Кто-то рядом с ней говорил:
— Павлик Краснов и эта девочка — из одного села. Надо же: и лежат по соседству.
Очнувшись в другой раз, она увидела лампочку на потолке, забранную плафоном, над самой головой; свет резал глаза, а квадрат окна впереди стал черным: Лето закрылось на переучет.
Она увидела, как медсестра склонилась над тем, кто лежал на койке впереди, а потом отшатнулась, вскрикнула и побежала, стала звать:
— Алевтина Юрьевна, Алевтина Юрьевна! Да где же она! Да что же это… Нет, я больше не могу…
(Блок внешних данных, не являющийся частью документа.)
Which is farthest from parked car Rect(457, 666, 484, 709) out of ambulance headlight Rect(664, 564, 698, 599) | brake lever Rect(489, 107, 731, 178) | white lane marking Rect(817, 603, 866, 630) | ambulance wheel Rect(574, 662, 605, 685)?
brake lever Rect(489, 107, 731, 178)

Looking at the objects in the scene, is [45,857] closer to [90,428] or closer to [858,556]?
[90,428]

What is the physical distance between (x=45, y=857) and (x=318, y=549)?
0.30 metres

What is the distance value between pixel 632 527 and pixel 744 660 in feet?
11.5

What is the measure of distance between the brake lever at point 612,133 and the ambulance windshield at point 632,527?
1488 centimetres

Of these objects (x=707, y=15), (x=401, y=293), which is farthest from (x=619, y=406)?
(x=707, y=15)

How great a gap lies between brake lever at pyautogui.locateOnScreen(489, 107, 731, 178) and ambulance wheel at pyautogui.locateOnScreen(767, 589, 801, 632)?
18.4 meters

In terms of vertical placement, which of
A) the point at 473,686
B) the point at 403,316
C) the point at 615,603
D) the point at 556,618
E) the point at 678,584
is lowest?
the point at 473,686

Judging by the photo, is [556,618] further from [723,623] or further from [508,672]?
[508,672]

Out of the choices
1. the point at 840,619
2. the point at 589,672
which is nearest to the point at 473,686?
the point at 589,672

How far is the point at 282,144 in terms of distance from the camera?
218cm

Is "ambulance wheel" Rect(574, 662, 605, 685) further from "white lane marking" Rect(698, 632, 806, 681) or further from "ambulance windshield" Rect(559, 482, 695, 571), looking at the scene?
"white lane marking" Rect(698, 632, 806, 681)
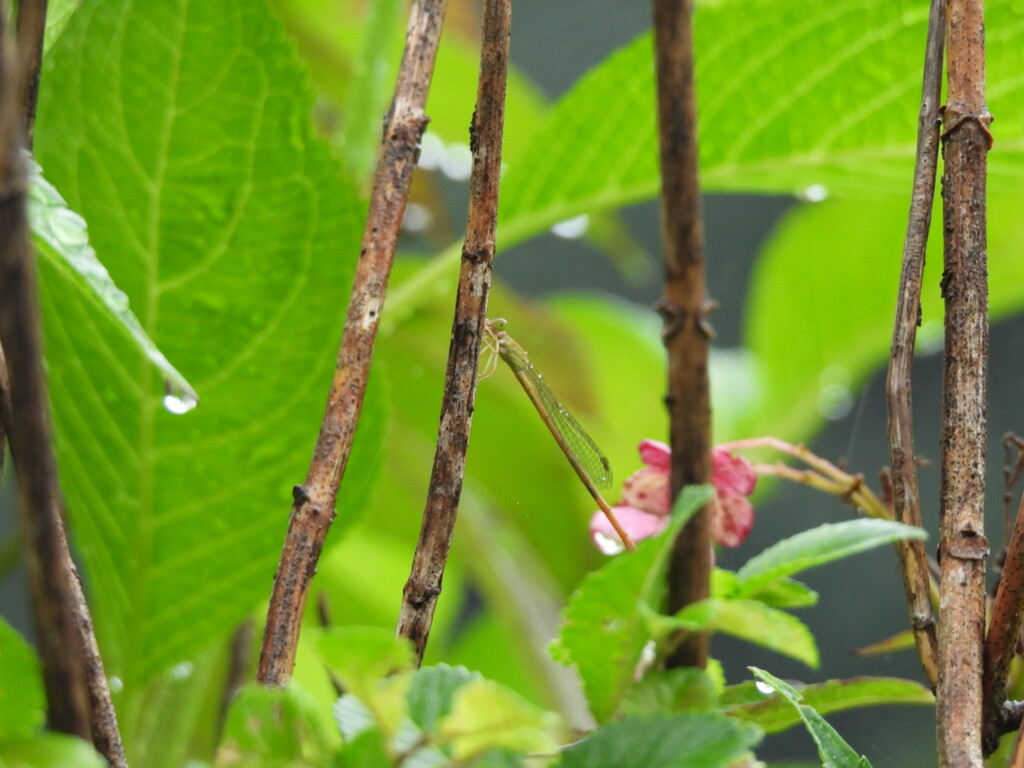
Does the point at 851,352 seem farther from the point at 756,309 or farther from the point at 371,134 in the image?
the point at 371,134

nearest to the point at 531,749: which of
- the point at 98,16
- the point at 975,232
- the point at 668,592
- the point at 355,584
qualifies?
the point at 668,592

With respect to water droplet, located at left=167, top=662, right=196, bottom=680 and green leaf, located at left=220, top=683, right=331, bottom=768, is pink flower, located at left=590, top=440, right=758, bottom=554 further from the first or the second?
water droplet, located at left=167, top=662, right=196, bottom=680

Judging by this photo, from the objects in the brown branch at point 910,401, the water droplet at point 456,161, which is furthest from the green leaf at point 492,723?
the water droplet at point 456,161

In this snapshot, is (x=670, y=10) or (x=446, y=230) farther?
(x=446, y=230)

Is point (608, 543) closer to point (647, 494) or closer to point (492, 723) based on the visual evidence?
point (647, 494)

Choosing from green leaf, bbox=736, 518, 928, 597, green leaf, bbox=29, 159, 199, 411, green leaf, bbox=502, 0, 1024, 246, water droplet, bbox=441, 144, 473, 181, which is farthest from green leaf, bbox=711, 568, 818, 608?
water droplet, bbox=441, 144, 473, 181

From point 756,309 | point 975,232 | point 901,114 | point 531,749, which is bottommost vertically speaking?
point 531,749

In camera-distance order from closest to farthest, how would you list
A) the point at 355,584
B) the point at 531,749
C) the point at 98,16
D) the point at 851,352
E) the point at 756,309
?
the point at 531,749, the point at 98,16, the point at 355,584, the point at 851,352, the point at 756,309
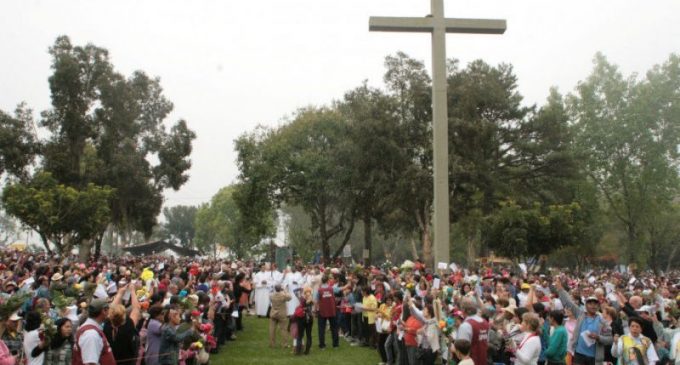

А под ее койкой разверзался пол: там оказалось подполье, дверца стремительно открылась — и она, вместе с койкой, ухнула вниз, сначала падала бешено, а после медленно, точно попала в космическое пространство, как Валентина Терешкова. Простыня ее взлетела, она протянула руку, хотела поймать — и не смогла: только проводила взглядом белый промельк. Сильно придавила головой подушку, чтоб и та не сбежала — ведь она не грязнуля, она послушная девочка, каждый день мыла руки перед едой и умывалась (водичка-водичка, умой мое личико), вот только выпила не того молока…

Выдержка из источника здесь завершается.